Self-flattering depictions of corporate greenery are often irksome, but without green dreams – and the right incentives – net zero ambitions may never be realised.
All things green and fluffy look great in any corporate brochure. Never have pictures of wind turbines or luscious pristine forests so often graced the pages of annual reports. If the proverbial Martian only had the world’s library of annual reports as evidence of life on earth, it could only assume that all was well in the Garden of Eden.
Now it is easy to be cynical about this corporate obsession with chlorophyll. “Greenwashing” is the charge laid at the corporate door, with companies’ laundry suspected of being heavily soiled under the repeated green rinses. These corporate brochures may be more dream than reality, but if you don’t dream, you don’t plan; and if you don’t plan, nothing changes.
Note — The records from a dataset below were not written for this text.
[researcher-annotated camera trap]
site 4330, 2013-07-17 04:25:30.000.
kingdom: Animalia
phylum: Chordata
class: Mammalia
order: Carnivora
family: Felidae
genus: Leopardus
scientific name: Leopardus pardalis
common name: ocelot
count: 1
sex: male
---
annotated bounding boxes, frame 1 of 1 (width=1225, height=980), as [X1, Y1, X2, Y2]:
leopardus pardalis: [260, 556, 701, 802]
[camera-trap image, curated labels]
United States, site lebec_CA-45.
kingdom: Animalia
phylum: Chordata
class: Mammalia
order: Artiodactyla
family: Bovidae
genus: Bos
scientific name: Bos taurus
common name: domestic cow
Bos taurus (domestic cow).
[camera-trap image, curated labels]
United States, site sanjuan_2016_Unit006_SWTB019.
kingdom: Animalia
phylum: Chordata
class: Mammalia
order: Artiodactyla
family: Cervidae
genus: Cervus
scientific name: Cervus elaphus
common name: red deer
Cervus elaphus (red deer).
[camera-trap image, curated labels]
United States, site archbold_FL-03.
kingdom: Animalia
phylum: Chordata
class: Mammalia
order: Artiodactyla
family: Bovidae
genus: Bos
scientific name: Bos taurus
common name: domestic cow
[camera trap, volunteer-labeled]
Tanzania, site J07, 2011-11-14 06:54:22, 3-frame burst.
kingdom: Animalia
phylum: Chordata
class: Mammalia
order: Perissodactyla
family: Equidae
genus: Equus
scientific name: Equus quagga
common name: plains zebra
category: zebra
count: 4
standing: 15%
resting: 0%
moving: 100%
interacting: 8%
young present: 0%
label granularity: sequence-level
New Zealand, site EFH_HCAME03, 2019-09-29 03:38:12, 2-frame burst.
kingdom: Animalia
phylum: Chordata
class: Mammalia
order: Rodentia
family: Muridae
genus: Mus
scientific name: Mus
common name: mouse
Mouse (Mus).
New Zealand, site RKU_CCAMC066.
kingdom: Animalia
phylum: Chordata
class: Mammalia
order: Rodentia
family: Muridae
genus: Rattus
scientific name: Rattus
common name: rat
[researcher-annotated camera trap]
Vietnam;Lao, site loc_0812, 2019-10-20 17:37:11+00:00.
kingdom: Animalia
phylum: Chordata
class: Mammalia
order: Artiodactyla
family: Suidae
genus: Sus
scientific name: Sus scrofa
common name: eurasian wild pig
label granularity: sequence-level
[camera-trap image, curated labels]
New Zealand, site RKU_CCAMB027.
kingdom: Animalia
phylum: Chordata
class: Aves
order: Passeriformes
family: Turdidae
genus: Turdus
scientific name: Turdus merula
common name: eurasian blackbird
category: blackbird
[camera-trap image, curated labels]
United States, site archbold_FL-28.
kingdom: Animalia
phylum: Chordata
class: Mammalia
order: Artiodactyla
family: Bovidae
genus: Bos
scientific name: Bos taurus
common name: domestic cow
When a company sets a net zero target it creates a vision, a dream of the future that sets in motion all the plans to get us to that future. Earlier this year we looked at the proportion of companies in our regional portfolios that were dreaming up green visions of the future in the shape of a net zero target.
As we can see, there are lots of visionaries in Europe, and precious little eco-dreaming going on in Asia. The vast majority of continental European companies had set net zero targets, while around half of those in the UK had done so, with a little less in the US. Only around one quarter of companies in our LF Canlife Asia Pacific Fund had set net zero targets, and most of these were based in Australia and New Zealand. I will fully allow that the pace of change is fast, with companies quickly scrambling to catch up by setting net zero targets, so this data is undoubtedly already out of date. But you get the picture. The denizens of the world are not at one when it comes to worrying about climate change.
Beyond a vision, you need carrots and sticks to get companies trotting meaningfully towards that distant goal of a net zero world. In a series of calls we have held with companies regarding their net zero ambitions, it is interesting to see that when it comes to US companies, the stick is for the moment a pretty thin-looking reed.
When asked whether anything would change for their business if they set no such goal and they carried on with business as usual, a fair bit of head scratching occurs. Mumblings about embracing market opportunities provided by environmentally-aware consumers and the potential to cut costs by reducing energy bills do not suggest that these companies would suffer much if they missed their net zero targets.
In Europe, it is much clearer. For many industries, a lack of action means almost certain de-certification given inexorably rising environmental standards, ballooning carbon credit bills (which will snare ever more industries as years pass) and potential to lose sales to customers who have to prove they are reducing carbon intensively in their supply chains. No action is just not an option.
It is the same story when it comes to the carrot. You can’t even make a meaningful stab at looking at what incentive targets are set for Asian executives, given how coy they are about even disclosing them. But if you move on to the USA you will see that amongst the country’s 30 largest companies Visa, Alphabet, Mastercard and Nike are the only companies to even mention environmental goals in their incentives. Even among this small list, environmental goals are vaguely worded and insignificantly small. For US companies, a decent number of companies have set net zero targets. But in the absence of either sticks or carrots, for the moment the vision of a net zero future looks like, well, just a dream.
Where things do start to get serious is in Europe. UK companies do not do badly, with 50% of its largest 30 companies having set an environmental target, commendably in long-term incentive plans, which are often the juiciest part of any pay package. But top billing goes to continental Europe, where amongst its 30 largest listed companies, not a single one fails to include an environmental target. This time incentives are almost exclusively focused on the annual bonus, with ESG typically making up around 10-20% of incentives (some outliers dial this up to 30%), and green house gas reduction goals alone topping out at 10% of the maximum annual bonus opportunity.
Though this may still sound modest, it still amounts to a sea-change in a remarkably short time. An article we published just two years ago on the same topic showed that less than 1% of the variable CEO pay in a decent sample of UK companies was linked to ESG, and even less specifically linked to the environment.
From chlorophyll-filled dreams of a better future, net zero targets are starting to bring changes in management incentives. If management know what to aim for, they may even hit that target.